MORRISBURG – A radio and paging system that would cover all of SD&G fire services is officially “dead in the water,” according to Mayor Steven Byvelds.
At the beginning of 2019, the fire chiefs proposed that SD&G work with BearCom LTD to come up with a joint solution for a new communication system for all municipal fire services and the county roads department, who was discontinuing cell phone use and planned to rebuild their own radio infrastructure.
It would mirror the new system put in place by the United Counties of Prescott-Russell for their fire service.
In September, KELCOM Radio Solutions provided a report to County Council and ranked each municipality’s radio and paging system.

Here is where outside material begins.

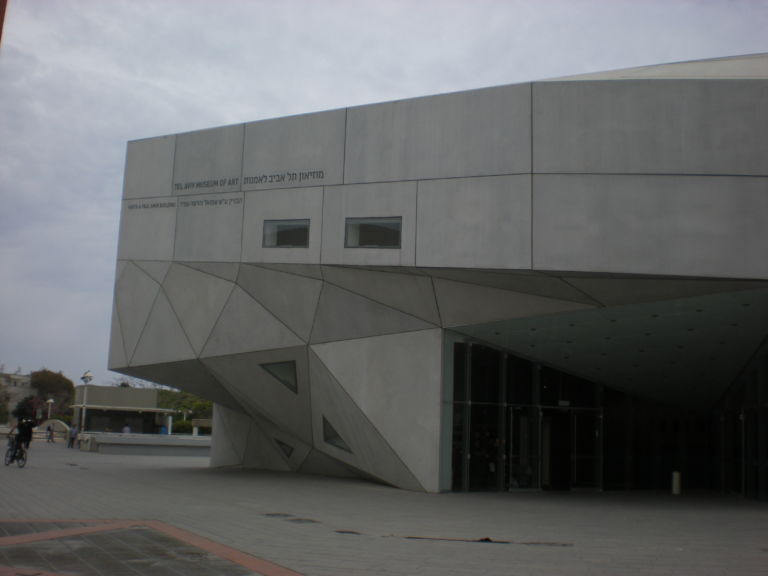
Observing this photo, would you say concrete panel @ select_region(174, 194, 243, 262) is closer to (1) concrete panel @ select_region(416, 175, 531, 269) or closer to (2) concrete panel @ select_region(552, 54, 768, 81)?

The report for South Dundas showed that much of it needed to be upgraded. The radio infrastructure and paging systems were no longer being manufactured and migration options to an updated version were very limited although parts were still available. The radios themselves were in a better state with hardware support and better migration options to a newer system. The pagers were a mix of old and new with some upgrade options.
The North Stormont radio system was also in a very poor state and they planned to spend $150,000 this fall to start remedying their situation. North Glengarry was in also in desperate need of a solution and has gone ahead and built a new radio system mirroring the Prescott-Russell system.
It was hoped that a joint county driven seven tower fire radio system would save each municipality in SD&G thousands of dollars while increasing the health and safety of firefighters.
A disappointed Byvelds informed South Dundas council that the dream for cooperation across county lines was crushed earlier that day, Mon., Nov. 18, at SD&G council.
“In the end council decided not to go ahead on a county-wide system. To say the least, I was not happy about it and county council knew about it. Some said we basically didn’t need it.
As much as I wanted to question them, it is what it is,” he said. “My recommendation to the fire chief now is to come to council at budget to fix up the gaps we have in our system. I would suggest to him that he go ahead and start that project and get it going.”
Councillor Lloyd Wells questioned why the tide had turned on something that seemed to have significant support.
“I was under the impression that everyone was on board pretty much except for North Dundas,” he said.
“They made a strong case that we didn’t need to spend a million dollars on equipment and we had a lot of other asks,” explained Byvelds. “It was an endless parade of people wanting money at county council. I still think it would have been a good investment on top of all the other asks.”
Asked whether there was any chance to revive the plan, Byvelds was clear in his response.
“It’s time for us to move on,” he said. “The vision wasn’t there this morning.”